I should have thought of it earlier: In a day and age when we are increasingly reading scientific literature on computer screens, why is it that we limit our peer-reviewed data representation to static, unchanging graphs and plots? Why do we not try to create dynamic visualizations of our rich and varied data sets? Would we not derive benefits in the quality and clarity of scientific discourse from publishing these visualizations?
An article in the very good (and under-appreciated, in my opinion) American Scientist magazine written by Brian Hayes started me thinking about these questions. “Pixels or Perish” begins by recapping the evolution of graphics in scientific publications and notes that before people were good at making plots digitally, they were good at making figures from using photographic techniques; and before that, from elaborate engravings. Clearly, the state-of-the-art in scientific publishing is a moving target.
Hayes points out that one of the primary advantages of static images is that everyone knows how to use them and that almost no one lacks the tools to view them. That is, printed images in a magazine or static digital images in the portable document format (pdf) are easily viewed on paper or on a screen and can be readily interpreted by a wide audience. While I agree that this feature is very important, why have we not, as scientists, moved to the next level? We do not lack the ability to interpret data–it is our job to do so–not to mention that we are some of the heaviest generators of data in the first place.
The obstacles to progress towards interactive data are two-fold. First, generating dynamic data visualizations is not as easy as generating static plots. The data visualization tools simply are not as well developed and they do not show up as frequently in the programming environments in which scientists work. One example Hayes cites is that the ideas from programs such as D^3 have not yet made an appearance in software, like R and Matlab, that more scientists use. This is one reason why I am so excited by the work that our very own Scott has been doing with this Recology blog, in trying to promote awareness of tools in R.
The second is that neither of our currently dominant publishing formats (physical paper and digital pdf files) support dynamic graphics. Hayes says it better than I could: “…the Web is not where scientists publish…[publications are]…available through the Web, not on the Web.” So, not many current publications really take advantage of the new capabilities that the Web has offered us to showcase dynamic data sets. In fact, while Science and Nature–just to name two prominent examples of scientific journals–make available HTML versions of their articles, it seems like most of the interactivity is limited to looking at larger versions of figures in the articles*. I myself usually just download the pdf version of articles rather than viewing the HTML version. This obstacle, however, is not a fundamental one; it is only the current situation.

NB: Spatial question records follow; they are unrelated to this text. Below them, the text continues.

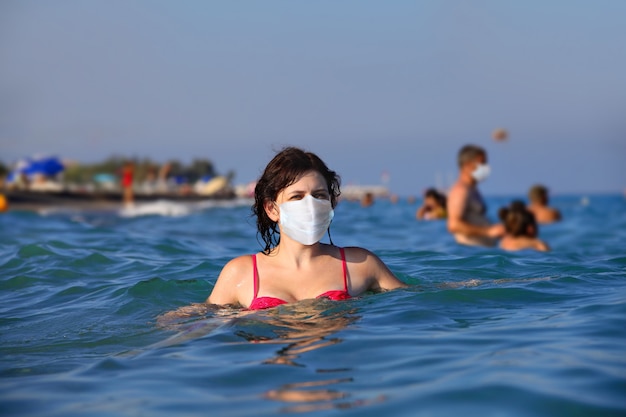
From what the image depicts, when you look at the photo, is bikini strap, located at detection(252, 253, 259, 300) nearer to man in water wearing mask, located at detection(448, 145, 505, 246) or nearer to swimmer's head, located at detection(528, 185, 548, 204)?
man in water wearing mask, located at detection(448, 145, 505, 246)

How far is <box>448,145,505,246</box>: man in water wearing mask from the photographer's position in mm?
11320

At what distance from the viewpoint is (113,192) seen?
5062cm

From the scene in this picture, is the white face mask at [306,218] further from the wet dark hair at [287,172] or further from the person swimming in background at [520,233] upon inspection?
the person swimming in background at [520,233]

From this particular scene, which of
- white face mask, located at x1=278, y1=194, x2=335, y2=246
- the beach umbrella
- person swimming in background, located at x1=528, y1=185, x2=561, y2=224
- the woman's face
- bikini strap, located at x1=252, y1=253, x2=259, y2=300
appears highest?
the beach umbrella

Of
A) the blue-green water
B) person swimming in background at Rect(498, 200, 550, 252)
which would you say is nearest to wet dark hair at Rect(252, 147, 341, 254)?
the blue-green water

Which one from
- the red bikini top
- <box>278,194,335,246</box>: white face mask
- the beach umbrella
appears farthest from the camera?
the beach umbrella

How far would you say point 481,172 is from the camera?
11.4 metres

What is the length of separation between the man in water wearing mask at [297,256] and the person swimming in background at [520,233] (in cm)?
556

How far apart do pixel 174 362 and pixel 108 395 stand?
0.61 metres

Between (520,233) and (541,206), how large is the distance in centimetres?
727

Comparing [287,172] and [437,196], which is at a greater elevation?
[287,172]

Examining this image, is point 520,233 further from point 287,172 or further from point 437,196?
point 437,196

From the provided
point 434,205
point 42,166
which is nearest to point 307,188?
point 434,205

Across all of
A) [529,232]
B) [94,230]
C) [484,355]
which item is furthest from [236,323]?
[94,230]
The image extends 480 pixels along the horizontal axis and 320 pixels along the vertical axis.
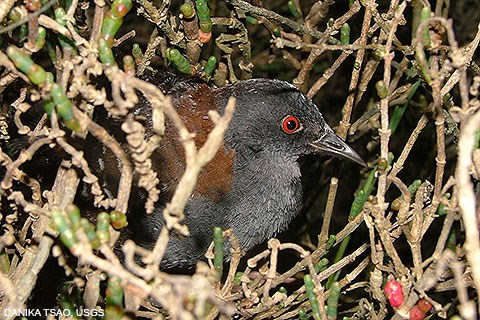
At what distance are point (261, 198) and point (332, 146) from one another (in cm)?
34

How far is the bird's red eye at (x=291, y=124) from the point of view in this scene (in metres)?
3.00

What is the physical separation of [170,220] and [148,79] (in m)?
1.75

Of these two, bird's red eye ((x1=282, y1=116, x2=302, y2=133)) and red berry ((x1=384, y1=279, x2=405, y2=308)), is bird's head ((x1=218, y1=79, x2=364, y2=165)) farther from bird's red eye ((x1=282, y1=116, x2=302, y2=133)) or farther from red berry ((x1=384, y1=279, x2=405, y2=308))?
red berry ((x1=384, y1=279, x2=405, y2=308))

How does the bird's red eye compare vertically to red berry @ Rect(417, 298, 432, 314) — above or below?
above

The more serious obstacle that Hayes foresees in transitioning to dynamic graphics is one of archiving. Figures in journal articles printed in 1900 are still readable today, but there is no guarantee that a particular file format will survive in usable form to 2100, or even 2020. I do not know the answer to this conundrum. A balance might need to be struck between generating static and dynamic data. At least in the medium term, papers should probably also contain static versions of figures representing dynamic data sets. It is inelegant, but it could avoid the situation where we lose access to information that was once there.
That said, if the New York Times can do it, so can we. We should not wait to make our data presentation more dynamic and interactive. At first, it will be difficult to incorporate these kinds of figures into the articles themselves, and they will likely be relegated to the “supplemental material” dead zone that is infrequently viewed. But the more dynamic material that journals receive from authors, the more incentive they will have to expand upon their current offerings. Ultimately, doing so will greatly improve the quality of scientific discourse.
* Whether the lack of dynamic data visualization on these journals’ websites is due to the authors not submitting such material or due to restrictions from the journals themselves, I do not know. I suspect the burden falls more on the authors’ shoulders at this point than the journals’.